Following pressure from US and Japanese car manufacturers to revise the SN engine oil classification, the American Petroleum Institute (API) agreed to an additional SN Plus spec at the end of 2017. A letter was sent to oil producers by API's Kevin Ferrick in mid-February outlining marketing regulations, with the regulator now announcing that spec licencing will go live from 1st May 2018.
The SN Plus 'donut' Image: API
SN Plus was added to the original classification following OEM concerns regarding oil-derived, low-speed engine pre-ignition (LSPI) and the Plus category is also set to protect turbo direct-injection engines from the same problem. The new spec can be applied to both standard SN and Resource Conserving SN engine oils.
The API has said it will process applications from lubes manufacturers on a first-come-first-served basis using the organisation's online application system. Once approved, lubes marketers can add the SN Plus status to the lower half of the API 'Donut' labelling.
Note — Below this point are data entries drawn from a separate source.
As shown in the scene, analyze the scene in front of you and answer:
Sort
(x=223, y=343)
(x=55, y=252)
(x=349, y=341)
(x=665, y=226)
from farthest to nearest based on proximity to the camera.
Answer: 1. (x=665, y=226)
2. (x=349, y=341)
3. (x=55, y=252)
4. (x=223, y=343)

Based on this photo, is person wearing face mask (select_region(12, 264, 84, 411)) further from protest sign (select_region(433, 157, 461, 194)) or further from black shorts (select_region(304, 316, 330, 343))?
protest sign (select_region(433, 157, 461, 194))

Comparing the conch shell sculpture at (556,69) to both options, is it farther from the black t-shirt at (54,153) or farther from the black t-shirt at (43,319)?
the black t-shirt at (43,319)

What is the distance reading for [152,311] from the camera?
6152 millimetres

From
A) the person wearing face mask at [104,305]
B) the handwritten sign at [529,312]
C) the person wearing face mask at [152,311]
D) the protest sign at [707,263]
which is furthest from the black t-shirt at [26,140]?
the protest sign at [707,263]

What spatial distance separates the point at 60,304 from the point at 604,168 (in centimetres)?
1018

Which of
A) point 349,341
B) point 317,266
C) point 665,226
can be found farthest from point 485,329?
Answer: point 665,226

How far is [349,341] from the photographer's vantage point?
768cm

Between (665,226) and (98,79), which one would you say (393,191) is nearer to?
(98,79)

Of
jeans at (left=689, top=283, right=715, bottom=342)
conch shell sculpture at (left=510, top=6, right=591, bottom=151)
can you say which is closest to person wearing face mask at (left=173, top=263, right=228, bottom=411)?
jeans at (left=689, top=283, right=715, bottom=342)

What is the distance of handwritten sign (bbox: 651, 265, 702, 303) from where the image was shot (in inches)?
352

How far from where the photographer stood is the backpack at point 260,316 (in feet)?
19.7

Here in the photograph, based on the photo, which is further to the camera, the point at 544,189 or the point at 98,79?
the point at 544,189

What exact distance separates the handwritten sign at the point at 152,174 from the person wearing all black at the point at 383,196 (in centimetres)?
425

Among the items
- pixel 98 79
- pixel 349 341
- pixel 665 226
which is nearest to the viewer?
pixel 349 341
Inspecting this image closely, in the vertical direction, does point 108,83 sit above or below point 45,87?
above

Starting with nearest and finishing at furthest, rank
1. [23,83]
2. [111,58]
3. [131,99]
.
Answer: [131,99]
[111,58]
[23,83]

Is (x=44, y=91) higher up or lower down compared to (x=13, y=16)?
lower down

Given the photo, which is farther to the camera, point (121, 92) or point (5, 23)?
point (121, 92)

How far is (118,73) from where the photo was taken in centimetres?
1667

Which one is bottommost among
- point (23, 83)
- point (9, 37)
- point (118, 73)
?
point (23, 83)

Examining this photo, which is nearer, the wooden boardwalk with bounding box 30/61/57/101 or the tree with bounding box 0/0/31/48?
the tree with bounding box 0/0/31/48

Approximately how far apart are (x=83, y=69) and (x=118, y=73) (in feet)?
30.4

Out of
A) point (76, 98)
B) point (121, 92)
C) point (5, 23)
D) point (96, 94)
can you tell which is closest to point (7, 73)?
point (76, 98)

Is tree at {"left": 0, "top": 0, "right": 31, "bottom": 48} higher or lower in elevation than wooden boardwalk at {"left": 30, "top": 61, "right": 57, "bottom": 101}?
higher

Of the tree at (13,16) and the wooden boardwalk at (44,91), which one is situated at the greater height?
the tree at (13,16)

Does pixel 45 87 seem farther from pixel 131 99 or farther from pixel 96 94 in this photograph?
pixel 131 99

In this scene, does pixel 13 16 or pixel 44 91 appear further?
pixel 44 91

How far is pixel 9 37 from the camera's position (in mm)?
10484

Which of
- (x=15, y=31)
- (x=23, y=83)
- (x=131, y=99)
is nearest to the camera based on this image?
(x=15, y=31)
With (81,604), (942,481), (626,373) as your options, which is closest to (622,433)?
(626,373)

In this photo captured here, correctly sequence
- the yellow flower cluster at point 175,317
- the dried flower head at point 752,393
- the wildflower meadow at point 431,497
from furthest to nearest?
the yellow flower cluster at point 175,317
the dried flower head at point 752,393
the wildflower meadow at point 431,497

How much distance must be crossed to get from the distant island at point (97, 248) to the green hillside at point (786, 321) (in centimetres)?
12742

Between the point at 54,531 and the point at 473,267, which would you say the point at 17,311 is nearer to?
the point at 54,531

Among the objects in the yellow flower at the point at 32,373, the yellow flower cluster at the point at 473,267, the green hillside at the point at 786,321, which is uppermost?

Meanwhile, ILSAC's GF-6 spec faces another delay as the Sequence IVB test was knocked-back by API experts. According to Lubes'n'Greases, the Test as it currently stands caused a number of concerns amongst API's oil panel, with the majority either voting against approving the test or abstaining. Representatives from the automakers voted unanimously in favour of the test, perhaps unsurprisingly as the GF-6 spec is already some four years behind schedule.
Concerns about the IVB test - which is designed to measure valve train wear - included issues relating to consistency of measurement; a lack of descrimination between reference oils and its inability to measure wear in the same way as its predecessor IVA test.
In Europe, regulatory body ACEA has begun working on its latest revisions of the European Engine Oil Sequences. The specs cover three engine classes (gasoline and light duty diesel; gasoline and light duty diesel with after-treatment devices; and heavy-duty diesel.)
The new revisions are set to be released in 2018, although it is suggested that this timing may be tight to achieve, and will replace the specs published in December 2016. ACEA is under a degree of pressure to complete the revisions by the end of the year as engine oils with ACEA 2012 classification can only be marketed until 1 December 2018.